# RECORDS PROVIDED
* * * *
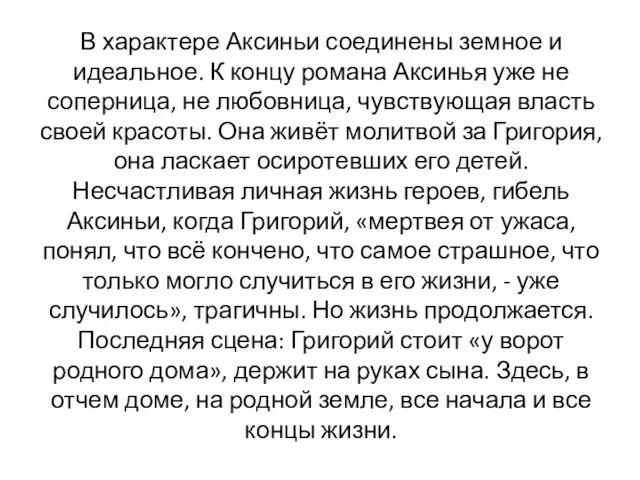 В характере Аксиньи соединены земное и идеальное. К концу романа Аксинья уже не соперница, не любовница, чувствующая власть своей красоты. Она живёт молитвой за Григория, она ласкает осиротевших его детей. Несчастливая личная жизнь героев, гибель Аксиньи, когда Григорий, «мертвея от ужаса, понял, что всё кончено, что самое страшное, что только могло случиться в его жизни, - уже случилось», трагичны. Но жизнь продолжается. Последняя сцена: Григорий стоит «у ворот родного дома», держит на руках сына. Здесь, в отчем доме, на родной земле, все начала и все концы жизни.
* * * *
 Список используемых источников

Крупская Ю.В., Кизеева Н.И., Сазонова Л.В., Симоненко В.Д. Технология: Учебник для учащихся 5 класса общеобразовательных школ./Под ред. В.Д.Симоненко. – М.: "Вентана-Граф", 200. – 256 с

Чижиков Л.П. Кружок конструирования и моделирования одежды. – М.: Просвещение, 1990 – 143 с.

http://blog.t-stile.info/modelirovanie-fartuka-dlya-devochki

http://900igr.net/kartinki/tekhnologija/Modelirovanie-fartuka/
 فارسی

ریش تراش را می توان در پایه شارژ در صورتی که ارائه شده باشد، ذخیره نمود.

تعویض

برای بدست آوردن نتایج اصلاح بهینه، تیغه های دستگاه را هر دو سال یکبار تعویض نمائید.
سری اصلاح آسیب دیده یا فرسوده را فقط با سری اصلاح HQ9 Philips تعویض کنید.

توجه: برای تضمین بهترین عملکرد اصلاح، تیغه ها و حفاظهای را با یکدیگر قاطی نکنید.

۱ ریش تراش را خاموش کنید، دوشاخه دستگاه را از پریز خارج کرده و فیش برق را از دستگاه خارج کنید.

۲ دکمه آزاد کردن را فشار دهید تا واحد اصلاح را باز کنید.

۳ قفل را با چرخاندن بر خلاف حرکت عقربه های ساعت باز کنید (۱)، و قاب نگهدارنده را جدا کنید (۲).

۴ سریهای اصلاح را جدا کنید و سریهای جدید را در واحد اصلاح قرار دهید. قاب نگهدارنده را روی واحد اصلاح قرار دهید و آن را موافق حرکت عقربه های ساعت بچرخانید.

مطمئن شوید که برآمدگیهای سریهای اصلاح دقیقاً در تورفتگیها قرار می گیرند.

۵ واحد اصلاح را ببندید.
* * * *
# TASK ITEM
In the listing above, find every line with the word "اصلاح" and copy it out.

# REPLY TO THE EXERCISE
برای بدست آوردن نتایج اصلاح بهینه، تیغه های دستگاه را هر دو سال یکبار تعویض نمائید.
سری اصلاح آسیب دیده یا فرسوده را فقط با سری اصلاح HQ9 Philips تعویض کنید.
توجه: برای تضمین بهترین عملکرد اصلاح، تیغه ها و حفاظهای را با یکدیگر قاطی نکنید.
۲ دکمه آزاد کردن را فشار دهید تا واحد اصلاح را باز کنید.
۴ سریهای اصلاح را جدا کنید و سریهای جدید را در واحد اصلاح قرار دهید. قاب نگهدارنده را روی واحد اصلاح قرار دهید و آن را موافق حرکت عقربه های ساعت بچرخانید.
مطمئن شوید که برآمدگیهای سریهای اصلاح دقیقاً در تورفتگیها قرار می گیرند.
۵ واحد اصلاح را ببندید.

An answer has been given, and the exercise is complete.